→ GIVEN TASK
Omit the pictures and return every entry exactly as written.

+++ RECORDS FOR THE TASK

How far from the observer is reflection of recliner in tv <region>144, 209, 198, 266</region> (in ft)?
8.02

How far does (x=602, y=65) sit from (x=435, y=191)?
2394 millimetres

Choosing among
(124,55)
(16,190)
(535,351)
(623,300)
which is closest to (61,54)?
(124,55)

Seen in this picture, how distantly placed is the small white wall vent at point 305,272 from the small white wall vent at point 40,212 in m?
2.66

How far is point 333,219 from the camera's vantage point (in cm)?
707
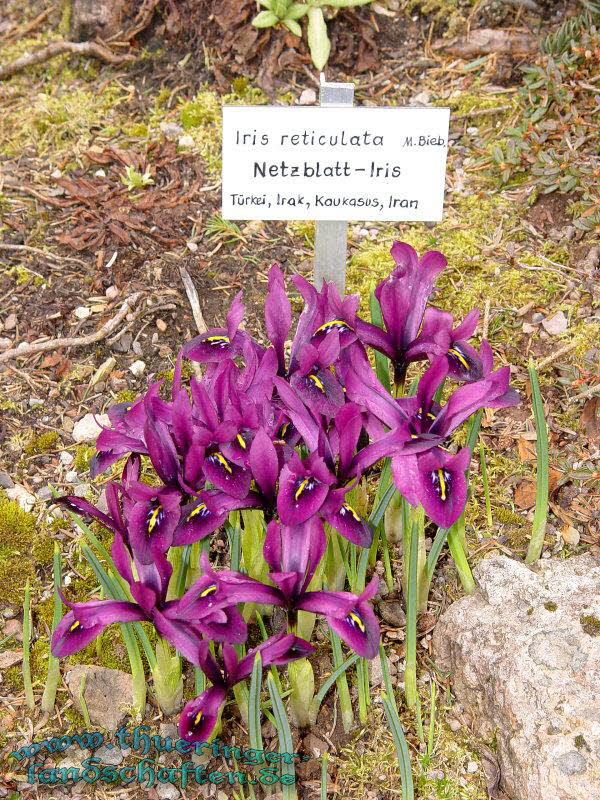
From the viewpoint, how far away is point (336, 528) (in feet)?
7.69

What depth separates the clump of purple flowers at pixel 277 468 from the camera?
7.58 ft

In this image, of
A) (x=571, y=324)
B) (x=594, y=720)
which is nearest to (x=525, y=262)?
(x=571, y=324)

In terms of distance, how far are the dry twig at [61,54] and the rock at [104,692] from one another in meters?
3.60

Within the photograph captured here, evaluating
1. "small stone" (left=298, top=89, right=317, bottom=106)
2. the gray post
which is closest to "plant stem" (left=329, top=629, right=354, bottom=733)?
the gray post

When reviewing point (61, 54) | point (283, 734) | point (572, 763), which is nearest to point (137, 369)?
point (283, 734)

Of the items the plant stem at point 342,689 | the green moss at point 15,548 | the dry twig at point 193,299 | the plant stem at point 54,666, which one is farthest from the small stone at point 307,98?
the plant stem at point 342,689

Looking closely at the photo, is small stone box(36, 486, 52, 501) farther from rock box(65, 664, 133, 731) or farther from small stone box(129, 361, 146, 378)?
rock box(65, 664, 133, 731)

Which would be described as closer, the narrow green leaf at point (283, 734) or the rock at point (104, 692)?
the narrow green leaf at point (283, 734)

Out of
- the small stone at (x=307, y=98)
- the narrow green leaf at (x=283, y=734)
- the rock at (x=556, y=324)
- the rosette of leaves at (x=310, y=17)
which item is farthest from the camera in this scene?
the small stone at (x=307, y=98)

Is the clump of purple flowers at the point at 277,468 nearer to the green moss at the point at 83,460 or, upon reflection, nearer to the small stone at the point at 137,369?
the green moss at the point at 83,460

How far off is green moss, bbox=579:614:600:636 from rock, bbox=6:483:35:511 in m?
1.96

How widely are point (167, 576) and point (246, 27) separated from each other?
3445 millimetres

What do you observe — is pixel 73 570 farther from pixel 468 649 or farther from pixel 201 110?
pixel 201 110

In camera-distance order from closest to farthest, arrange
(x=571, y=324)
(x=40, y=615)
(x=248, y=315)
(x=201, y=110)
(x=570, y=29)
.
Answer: (x=40, y=615), (x=571, y=324), (x=248, y=315), (x=570, y=29), (x=201, y=110)
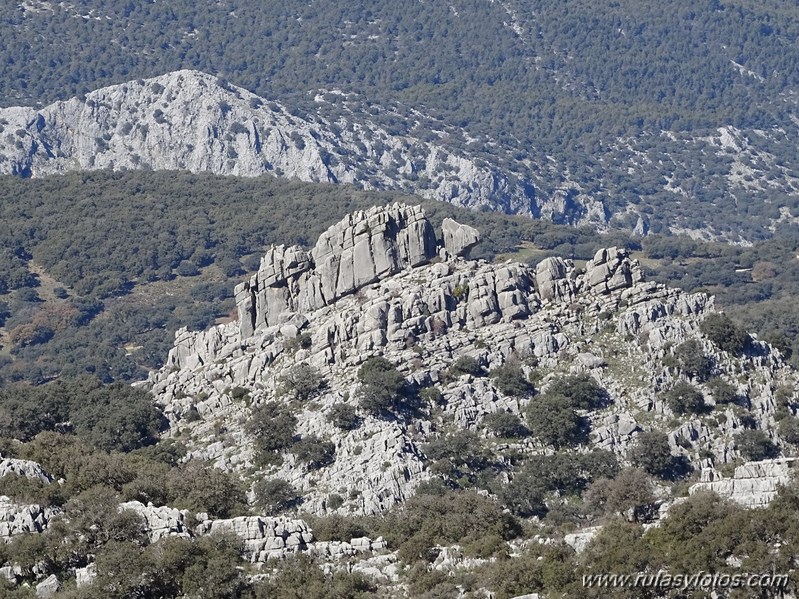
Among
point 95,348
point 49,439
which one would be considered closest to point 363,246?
point 49,439

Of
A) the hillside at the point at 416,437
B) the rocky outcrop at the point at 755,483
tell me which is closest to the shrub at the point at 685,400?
the hillside at the point at 416,437

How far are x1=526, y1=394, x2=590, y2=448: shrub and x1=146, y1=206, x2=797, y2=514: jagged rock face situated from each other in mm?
932

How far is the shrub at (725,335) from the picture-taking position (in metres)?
120

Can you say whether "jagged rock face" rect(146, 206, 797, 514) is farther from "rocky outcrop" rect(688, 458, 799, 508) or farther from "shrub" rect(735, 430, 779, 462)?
"rocky outcrop" rect(688, 458, 799, 508)

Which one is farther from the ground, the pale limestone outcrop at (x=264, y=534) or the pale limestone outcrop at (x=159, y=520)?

++++++

→ ANSWER TO THE PROBLEM
How far from the observer is reflection of recliner in tv <region>144, 209, 198, 266</region> (in ft)?
8.02

How far does (x=602, y=65) sit from (x=435, y=191)?
2394 millimetres

Choosing among
(124,55)
(16,190)
(535,351)
(623,300)
which is closest to (61,54)?
(124,55)

Seen in this picture, how distantly placed is the small white wall vent at point 305,272 from the small white wall vent at point 40,212 in m?
2.66

How far is point 333,219 from the camera's vantage point (in cm)?
707
From the viewpoint, how far away is point (336, 528) (in feet)?
7.69

What depth separates the clump of purple flowers at pixel 277 468 from the camera?
7.58 ft

In this image, of
A) (x=571, y=324)
B) (x=594, y=720)
which is nearest to (x=525, y=262)?
(x=571, y=324)

In terms of distance, how far are the dry twig at [61,54] and the rock at [104,692] from one another in meters?
3.60

Within the photograph captured here, evaluating
1. "small stone" (left=298, top=89, right=317, bottom=106)
2. the gray post
which is closest to "plant stem" (left=329, top=629, right=354, bottom=733)?
the gray post

When reviewing point (61, 54) | point (283, 734) | point (572, 763), which is nearest to point (137, 369)?
point (283, 734)

Of the items the plant stem at point 342,689 | the green moss at point 15,548 | the dry twig at point 193,299 | the plant stem at point 54,666, which one is farthest from the small stone at point 307,98?
the plant stem at point 342,689

Looking closely at the photo, is small stone box(36, 486, 52, 501) farther from rock box(65, 664, 133, 731) or farther from small stone box(129, 361, 146, 378)?
rock box(65, 664, 133, 731)

Which would be described as closer, the narrow green leaf at point (283, 734) or the rock at point (104, 692)?
the narrow green leaf at point (283, 734)

Out of
- the small stone at (x=307, y=98)
- the narrow green leaf at (x=283, y=734)
- the rock at (x=556, y=324)
- the rosette of leaves at (x=310, y=17)
which item is farthest from the camera in this scene?
the small stone at (x=307, y=98)

Is the clump of purple flowers at the point at 277,468 nearer to the green moss at the point at 83,460 or, upon reflection, nearer to the small stone at the point at 137,369?
the green moss at the point at 83,460

How far off is green moss, bbox=579:614:600:636 from rock, bbox=6:483:35:511 in m?
1.96

How widely are point (167, 576) and point (246, 27) separated from each other?
3445 millimetres

What do you observe — is pixel 73 570 farther from pixel 468 649 or farther from pixel 201 110?
pixel 201 110

In camera-distance order from closest to farthest, arrange
(x=571, y=324)
(x=40, y=615)
(x=248, y=315)
(x=201, y=110)
(x=570, y=29)
.
Answer: (x=40, y=615), (x=571, y=324), (x=248, y=315), (x=570, y=29), (x=201, y=110)
Among
point 95,348
point 49,439
which one would be considered closest to point 363,246?
point 49,439

Of
A) the hillside at the point at 416,437
B) the rocky outcrop at the point at 755,483
tell me which is closest to the shrub at the point at 685,400?
the hillside at the point at 416,437

How far are x1=526, y1=394, x2=590, y2=448: shrub and x1=146, y1=206, x2=797, y2=514: jagged rock face situated from each other in mm?
932

How far is the shrub at (725,335) from the picture-taking position (in metres)?
120

Can you say whether "jagged rock face" rect(146, 206, 797, 514) is farther from "rocky outcrop" rect(688, 458, 799, 508) or farther from "shrub" rect(735, 430, 779, 462)?
"rocky outcrop" rect(688, 458, 799, 508)

Which one is farther from the ground, the pale limestone outcrop at (x=264, y=534) or the pale limestone outcrop at (x=159, y=520)?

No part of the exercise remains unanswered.